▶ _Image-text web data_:

# # # #

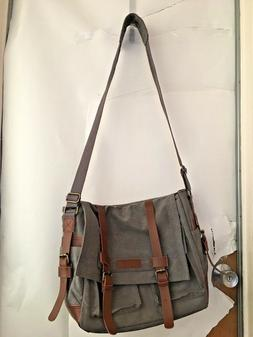NWOT Sweetbriar Gray Brown Messenger Bag Large Flap Laptop c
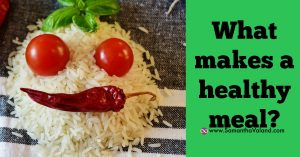 What Makes A Healthy Meal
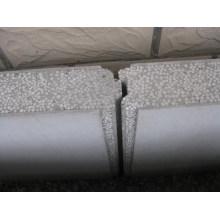 Linha de produção de painel de parede leve em sanduíche EPS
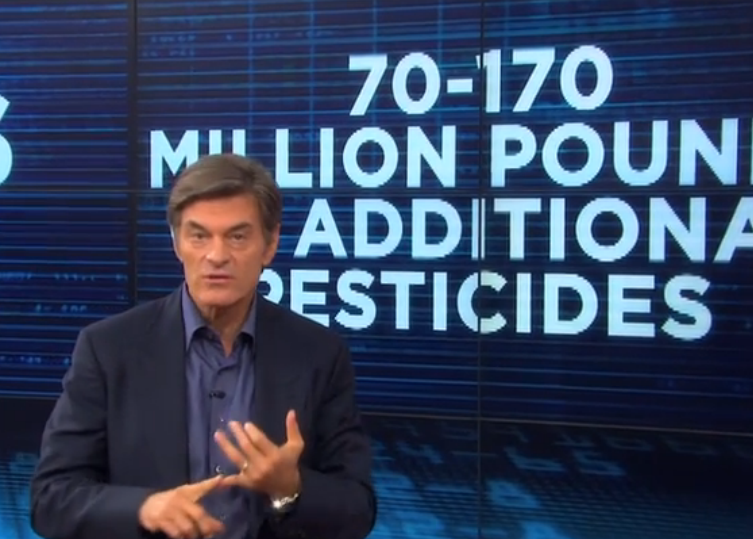 "Dr. Mehmet Oz is urging his fans to sign a new petition to stop ""Agent Orange"" GMO crops as soon as possible."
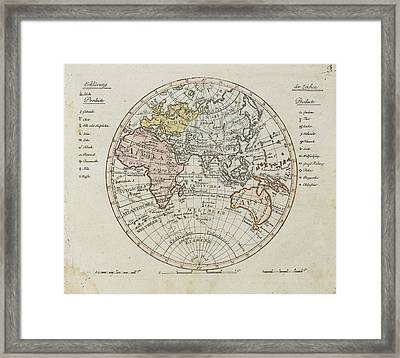 After Most Proven Expedients And Astronomical Orstbestimmungen Framed Print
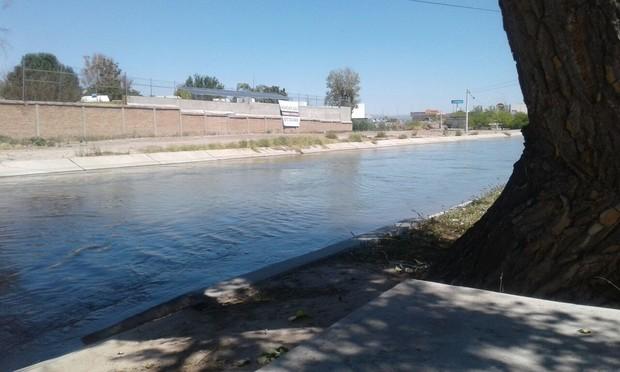 Reforzará Protección Civil vigilancia en canales de riego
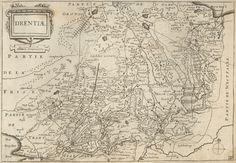 Historische kaart Drenthe 1660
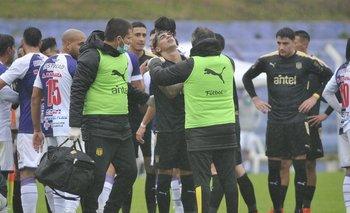 Facundo Torres se mostró lejos de su juego habitual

# # # #

▶ _PROBLEM TO WORK ON_:
No pictures belong in the copy. Transcribe every entry exactly.

▶ _RESPONSE TO THIS EXERCISE_:
NWOT Sweetbriar Gray Brown Messenger Bag Large Flap Laptop c
 What Makes A Healthy Meal
 Linha de produção de painel de parede leve em sanduíche EPS
 "Dr. Mehmet Oz is urging his fans to sign a new petition to stop ""Agent Orange"" GMO crops as soon as possible."
 After Most Proven Expedients And Astronomical Orstbestimmungen Framed Print
 Reforzará Protección Civil vigilancia en canales de riego
 Historische kaart Drenthe 1660
 Facundo Torres se mostró lejos de su juego habitual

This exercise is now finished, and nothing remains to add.